(Spatial question rows)
- - -

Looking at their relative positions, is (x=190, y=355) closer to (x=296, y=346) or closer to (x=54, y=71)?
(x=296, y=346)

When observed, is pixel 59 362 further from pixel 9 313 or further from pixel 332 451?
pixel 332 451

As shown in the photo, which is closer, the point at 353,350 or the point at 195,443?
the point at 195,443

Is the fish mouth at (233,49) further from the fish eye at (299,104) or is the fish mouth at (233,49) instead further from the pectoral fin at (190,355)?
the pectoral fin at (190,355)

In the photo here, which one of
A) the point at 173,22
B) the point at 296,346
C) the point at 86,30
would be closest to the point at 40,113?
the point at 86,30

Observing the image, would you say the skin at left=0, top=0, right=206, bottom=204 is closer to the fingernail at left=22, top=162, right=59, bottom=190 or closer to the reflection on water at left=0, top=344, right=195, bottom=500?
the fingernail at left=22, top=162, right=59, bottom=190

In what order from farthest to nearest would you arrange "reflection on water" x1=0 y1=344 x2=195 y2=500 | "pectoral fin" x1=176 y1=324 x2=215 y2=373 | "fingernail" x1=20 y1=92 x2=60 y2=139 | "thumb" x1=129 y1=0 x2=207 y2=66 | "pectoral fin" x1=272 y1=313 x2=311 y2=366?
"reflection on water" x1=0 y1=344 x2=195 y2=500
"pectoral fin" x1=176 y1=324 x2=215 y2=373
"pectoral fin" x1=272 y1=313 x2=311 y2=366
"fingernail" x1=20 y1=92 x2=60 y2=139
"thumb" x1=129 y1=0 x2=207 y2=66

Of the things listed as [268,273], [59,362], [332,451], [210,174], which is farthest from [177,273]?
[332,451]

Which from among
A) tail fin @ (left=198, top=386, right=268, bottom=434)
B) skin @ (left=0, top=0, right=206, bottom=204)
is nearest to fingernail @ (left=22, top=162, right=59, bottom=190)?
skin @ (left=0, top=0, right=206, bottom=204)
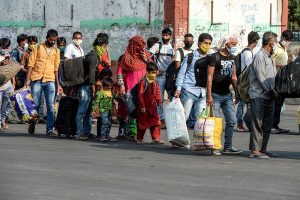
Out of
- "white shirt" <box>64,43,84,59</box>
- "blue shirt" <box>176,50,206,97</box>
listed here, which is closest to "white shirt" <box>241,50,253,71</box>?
"blue shirt" <box>176,50,206,97</box>

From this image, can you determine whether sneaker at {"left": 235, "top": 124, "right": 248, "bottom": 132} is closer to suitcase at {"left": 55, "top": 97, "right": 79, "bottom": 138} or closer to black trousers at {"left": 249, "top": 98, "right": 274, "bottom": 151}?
suitcase at {"left": 55, "top": 97, "right": 79, "bottom": 138}

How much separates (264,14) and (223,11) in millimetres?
2082

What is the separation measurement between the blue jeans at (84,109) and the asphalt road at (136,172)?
23.1 inches

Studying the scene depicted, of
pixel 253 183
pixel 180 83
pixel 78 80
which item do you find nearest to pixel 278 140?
pixel 180 83

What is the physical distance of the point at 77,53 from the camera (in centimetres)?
1995

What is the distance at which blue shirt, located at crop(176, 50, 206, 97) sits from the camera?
16.8m

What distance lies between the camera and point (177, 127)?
16.1 metres

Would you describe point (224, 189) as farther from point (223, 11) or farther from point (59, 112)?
point (223, 11)

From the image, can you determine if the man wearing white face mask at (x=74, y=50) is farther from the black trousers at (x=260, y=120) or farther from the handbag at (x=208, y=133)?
the black trousers at (x=260, y=120)

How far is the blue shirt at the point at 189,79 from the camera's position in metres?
16.8

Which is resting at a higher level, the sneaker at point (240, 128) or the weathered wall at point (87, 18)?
the weathered wall at point (87, 18)

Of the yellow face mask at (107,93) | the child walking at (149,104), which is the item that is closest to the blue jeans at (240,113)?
the child walking at (149,104)

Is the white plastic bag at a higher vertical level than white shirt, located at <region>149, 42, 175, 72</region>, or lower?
lower

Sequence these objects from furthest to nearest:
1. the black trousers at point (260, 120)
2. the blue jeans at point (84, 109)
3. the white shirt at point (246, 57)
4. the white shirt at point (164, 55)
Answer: the white shirt at point (164, 55) → the white shirt at point (246, 57) → the blue jeans at point (84, 109) → the black trousers at point (260, 120)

- - -

Reproduce all of the rows above word for word, omitting the pictures.

Looking at their relative positions, is (x=190, y=355) closer to (x=296, y=346) or closer to (x=54, y=71)?
(x=296, y=346)

When observed, is pixel 59 362 further from pixel 9 313 or further from pixel 332 451?
pixel 332 451

As shown in the photo, which is closer, the point at 353,350 or the point at 195,443?
the point at 195,443

Is the fish mouth at (233,49) further from the fish eye at (299,104) or is the fish mouth at (233,49) instead further from the pectoral fin at (190,355)?
the pectoral fin at (190,355)

In the photo here, which one of
A) the point at 173,22
B) the point at 296,346
C) the point at 86,30
would be closest to the point at 40,113?
the point at 86,30

Observing the image, would you say the skin at left=0, top=0, right=206, bottom=204 is closer to the fingernail at left=22, top=162, right=59, bottom=190 or closer to the reflection on water at left=0, top=344, right=195, bottom=500?
the fingernail at left=22, top=162, right=59, bottom=190

In what order from farthest to nearest would you arrange "reflection on water" x1=0 y1=344 x2=195 y2=500 | "pectoral fin" x1=176 y1=324 x2=215 y2=373 | "fingernail" x1=20 y1=92 x2=60 y2=139 | "thumb" x1=129 y1=0 x2=207 y2=66 | "pectoral fin" x1=272 y1=313 x2=311 y2=366?
"reflection on water" x1=0 y1=344 x2=195 y2=500
"pectoral fin" x1=176 y1=324 x2=215 y2=373
"pectoral fin" x1=272 y1=313 x2=311 y2=366
"fingernail" x1=20 y1=92 x2=60 y2=139
"thumb" x1=129 y1=0 x2=207 y2=66

Of the things listed as [268,273], [59,362], [332,451], [210,174], which is farthest from [177,273]?
[332,451]

Which from among
A) tail fin @ (left=198, top=386, right=268, bottom=434)
B) skin @ (left=0, top=0, right=206, bottom=204)
is nearest to fingernail @ (left=22, top=162, right=59, bottom=190)?
skin @ (left=0, top=0, right=206, bottom=204)
Out of
- "white shirt" <box>64,43,84,59</box>
- "blue shirt" <box>176,50,206,97</box>
listed here, which is closest to "white shirt" <box>241,50,253,71</box>?
"blue shirt" <box>176,50,206,97</box>

From this image, can you determine whether sneaker at {"left": 235, "top": 124, "right": 248, "bottom": 132} is closer to suitcase at {"left": 55, "top": 97, "right": 79, "bottom": 138} or closer to black trousers at {"left": 249, "top": 98, "right": 274, "bottom": 151}?
suitcase at {"left": 55, "top": 97, "right": 79, "bottom": 138}

How much separates (264,14) and (223,11) in millimetres?
2082

What is the separation measurement between the blue jeans at (84,109) and the asphalt road at (136,172)?
23.1 inches

Studying the scene depicted, of
pixel 253 183
pixel 180 83
pixel 78 80
which item do you find nearest to pixel 278 140?
pixel 180 83

What is the physical distance of the point at 77,53 from the camera (in centimetres)?
1995

What is the distance at which blue shirt, located at crop(176, 50, 206, 97) sits from the camera?
16.8m

What distance lies between the camera and point (177, 127)?
16.1 metres

Would you describe point (224, 189) as farther from point (223, 11) or farther from point (59, 112)?
point (223, 11)

From the image, can you determine if the man wearing white face mask at (x=74, y=50) is farther from the black trousers at (x=260, y=120) or farther from the handbag at (x=208, y=133)?
the black trousers at (x=260, y=120)

How far is the blue shirt at the point at 189,79 from the camera's position in metres?
16.8

Which is resting at a higher level, the sneaker at point (240, 128) or the weathered wall at point (87, 18)?
the weathered wall at point (87, 18)

Of the yellow face mask at (107,93) | the child walking at (149,104), which is the item that is closest to the blue jeans at (240,113)?
the child walking at (149,104)

Is the white plastic bag at a higher vertical level than white shirt, located at <region>149, 42, 175, 72</region>, or lower?
lower

Sequence these objects from furthest to nearest:
1. the black trousers at point (260, 120)
2. the blue jeans at point (84, 109)
3. the white shirt at point (246, 57)
4. the white shirt at point (164, 55)
Answer: the white shirt at point (164, 55) → the white shirt at point (246, 57) → the blue jeans at point (84, 109) → the black trousers at point (260, 120)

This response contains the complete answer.